Carbon-coated silicon nanoparticle-embedded carbon sphere assembly electrodes with enhanced performance for lithium-ion batteries

Abstract

The uniform dispersion of Si materials in a carbon matrix while maintaining the nanomorphology of Si is required to achieve higher performance lithium-ion batteries (LIBs). Carbon-coated silicon nanoparticles embedded in monodisperse carbon spheres (C-SNP/CSs) were assembled by a simple mixing approach. We obtained high silicon contents up to 56 wt% for the composite electrodes. The C-SNP/CS anodes delivered a reversible specific capacity of 1230 mA h g⁻¹ for 56 wt% Si and 953 mA h g⁻¹ for 44 wt% Si at 800 mA g⁻¹ after 150 charge/discharge cycles. The capacity retention after 150 cycles was 73% for the 56 wt% Si and 86% for 44 wt% Si C-SNP/CS electrodes, while the bare C-SNPs without CSs displayed only 32% retention.
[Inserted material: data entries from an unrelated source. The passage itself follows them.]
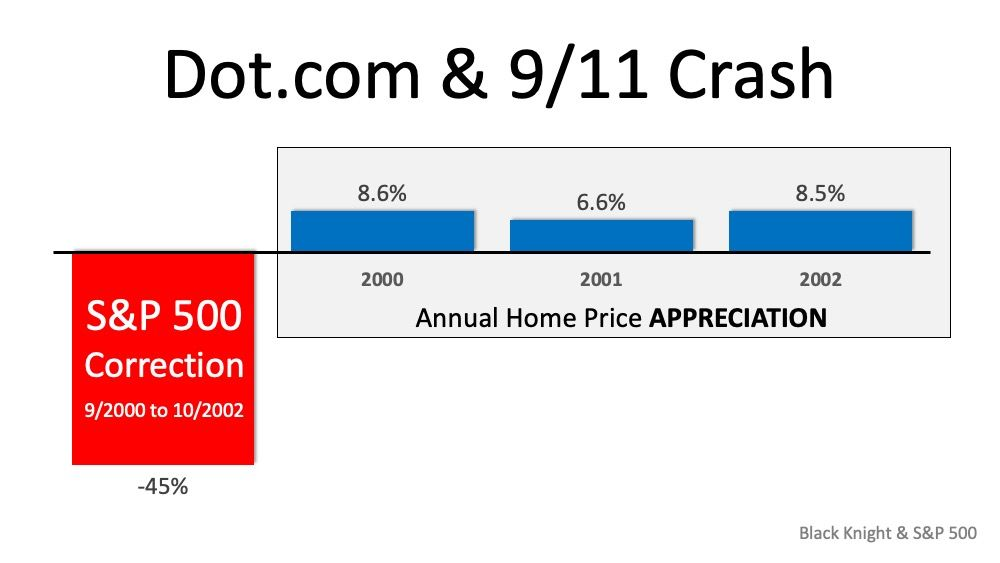 Here S Why The Stock Market Correction Probably Won T I Stock Market Brooklyn Real Estate Real Estate Marketing
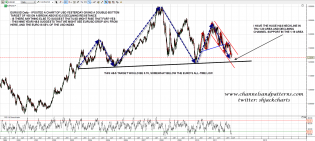 120601 EURUSD Daily Big Picture HS Forming - springheel_jack's library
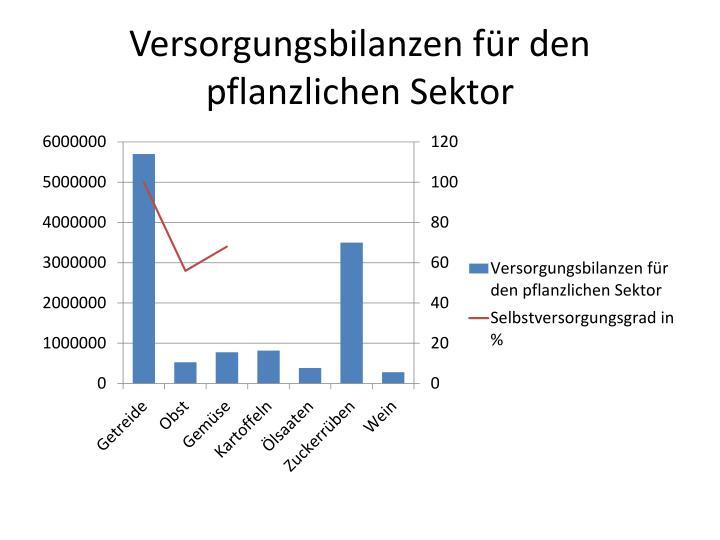Versorgungsbilanzen für den pflanzlichen Sektor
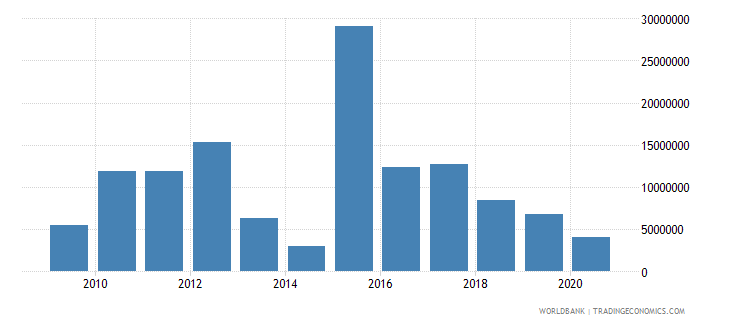 nepal net bilateral aid flows from dac donors canada us dollar wb data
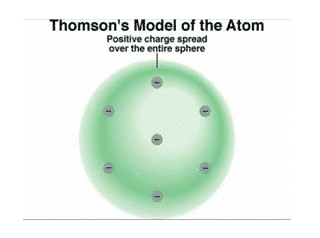 Model-atom-Thomson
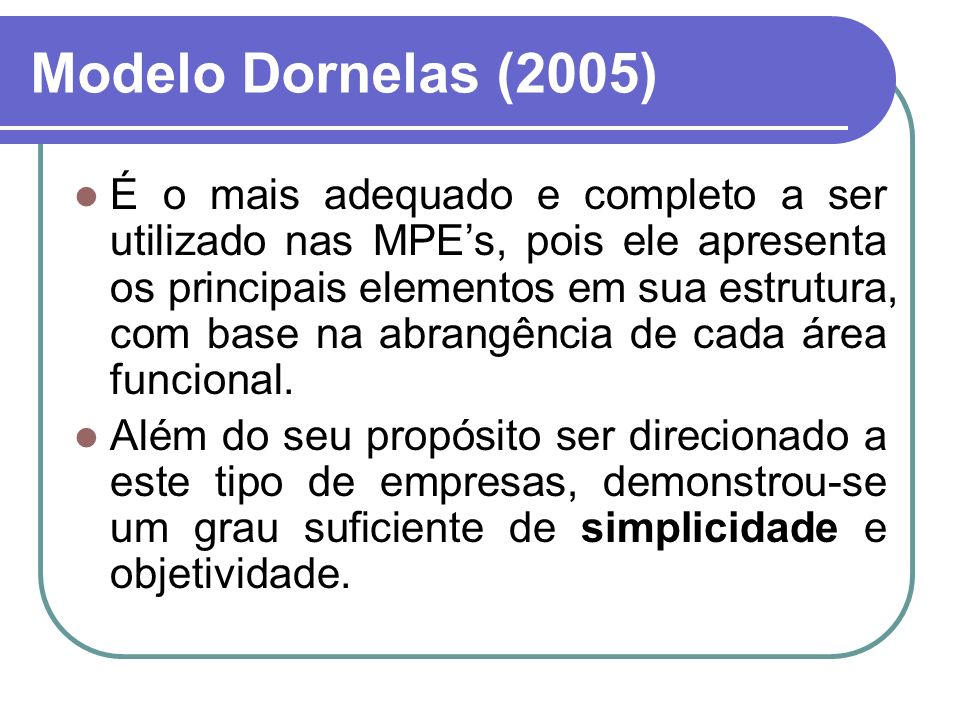 Modelo Dornelas (2005)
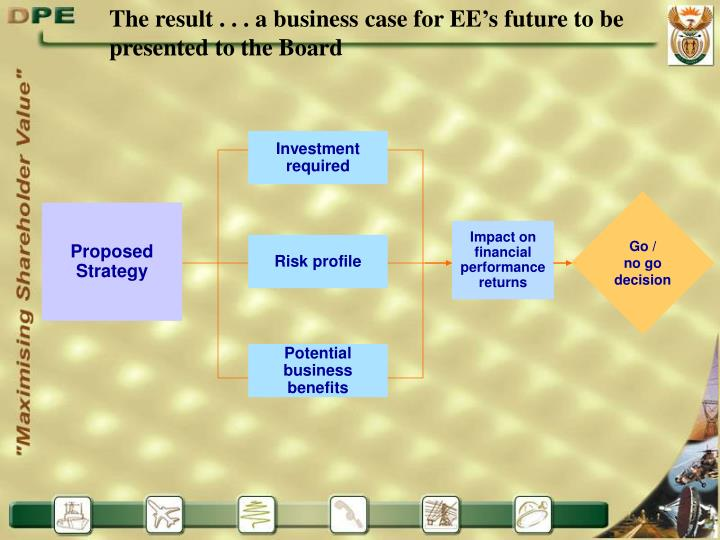 The result . . . a business case for EE's future to be presented to the Board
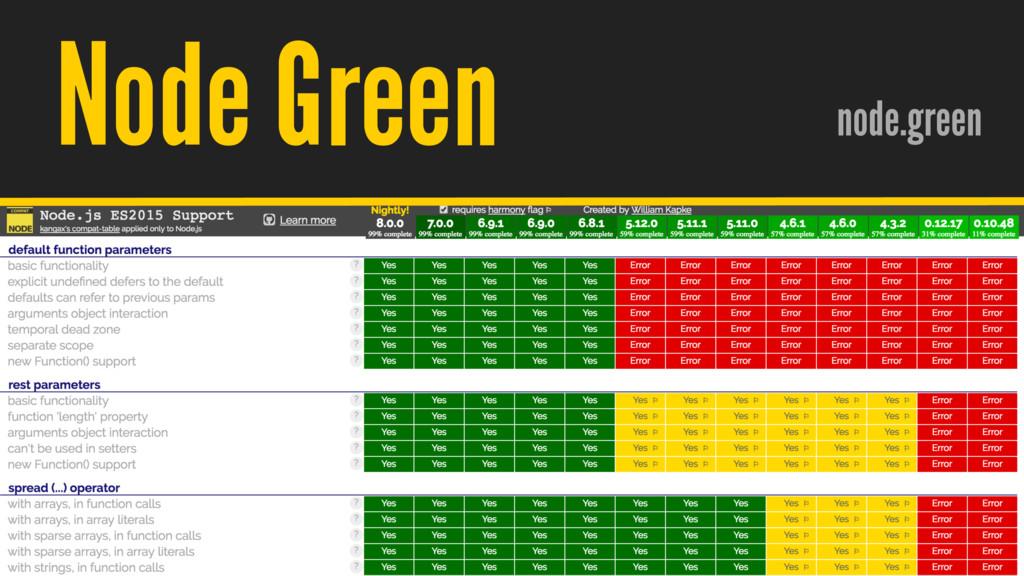 / @hpoom Node Green node.green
The high cycle performance indicates that the CSs effectively alleviated the mechanical stress induced by the large volume changes of Si during the charge/discharge cycles. Moreover, the high capacity retention reveals the high electrical conductivity of the electrodes, provided by the assembled morphology the CSs and the carbon-shell on the silicon nanoparticles(SNPs). The use of CSs with C-SNPs is a facile method to obtain a uniformly-dispersed mixture and can be readily scaled for practical applications.